On 14 June, AI systems used to influence voters and the outcome of elections and in recommender systems used by social media platforms (with over 45 million users) were added to the high-risk list.

New requirements for providers of foundation models

The 14 June amendments have introduced new requirements for providers of foundation models. Under Art 28 b a provider of a foundation model would have to assess and mitigate possible risks (to health, safety, fundamental rights, the environment, democracy and rule of law) and register their models in the EU database before their release on the EU market.

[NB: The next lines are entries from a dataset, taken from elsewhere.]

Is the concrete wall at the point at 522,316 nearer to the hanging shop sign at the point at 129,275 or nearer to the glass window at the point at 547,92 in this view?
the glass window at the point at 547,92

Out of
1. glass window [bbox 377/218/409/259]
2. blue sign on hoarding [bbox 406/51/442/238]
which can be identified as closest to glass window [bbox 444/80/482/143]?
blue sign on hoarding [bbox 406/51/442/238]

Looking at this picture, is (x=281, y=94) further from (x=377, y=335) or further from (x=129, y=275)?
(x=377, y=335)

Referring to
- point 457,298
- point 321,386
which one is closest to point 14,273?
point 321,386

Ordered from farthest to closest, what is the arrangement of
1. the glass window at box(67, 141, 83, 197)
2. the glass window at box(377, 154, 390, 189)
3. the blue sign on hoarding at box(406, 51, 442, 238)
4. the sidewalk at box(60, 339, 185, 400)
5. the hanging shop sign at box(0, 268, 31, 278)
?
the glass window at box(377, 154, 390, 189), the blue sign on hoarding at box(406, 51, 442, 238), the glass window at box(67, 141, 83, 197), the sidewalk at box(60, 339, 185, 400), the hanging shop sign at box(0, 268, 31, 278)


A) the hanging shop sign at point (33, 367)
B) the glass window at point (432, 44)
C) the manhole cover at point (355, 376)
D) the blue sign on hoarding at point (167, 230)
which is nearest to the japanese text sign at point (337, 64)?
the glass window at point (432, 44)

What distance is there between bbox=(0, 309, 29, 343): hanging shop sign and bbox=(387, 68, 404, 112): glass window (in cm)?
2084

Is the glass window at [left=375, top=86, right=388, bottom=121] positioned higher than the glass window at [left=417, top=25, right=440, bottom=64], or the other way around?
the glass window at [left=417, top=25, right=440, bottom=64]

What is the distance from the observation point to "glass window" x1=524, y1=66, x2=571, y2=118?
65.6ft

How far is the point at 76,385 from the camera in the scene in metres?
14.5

Generative AI systems based on such models would have to comply with transparency requirements (disclosing that the content was AI-generated, also helping distinguish so-called deep‑fake images from real ones) and ensure safeguards against generating illegal content. Sufficiently detailed summaries of copyright protected data used for their training would also have to be made publicly available.

Recent geopolitical points

Ahead of diplomatic discussions on the AI Act, EU governments, led by Spain, have been considering the key issues to focus on for discussion and negotiation with the EP, including:

• the requirement (potentially very challenging) for AI developers to document and publicly share a detailed summary of the use of copyright protected training data

• the EP’s (14 June amendments) new requirements facing providers of foundation models

• the proposed tougher pre deployment tests, facing providers of high risk AI systems, to consider an AI system’s intended purpose and “reasonably foreseeable misuse”

• that, based on self assessment, AI systems are to be considered, with some narrow exceptions, high risk by default unless they “exceptionally do not pose a significant risk of harm to the protected legal interests”

• the tripling of maximum fines for breaches of the AU Act

• the AI Act coming into force much sooner than expected.

Talks resume between Spain on behalf of EU governments, the European Commission, and parliamentary negotiators on 2 and 3 October.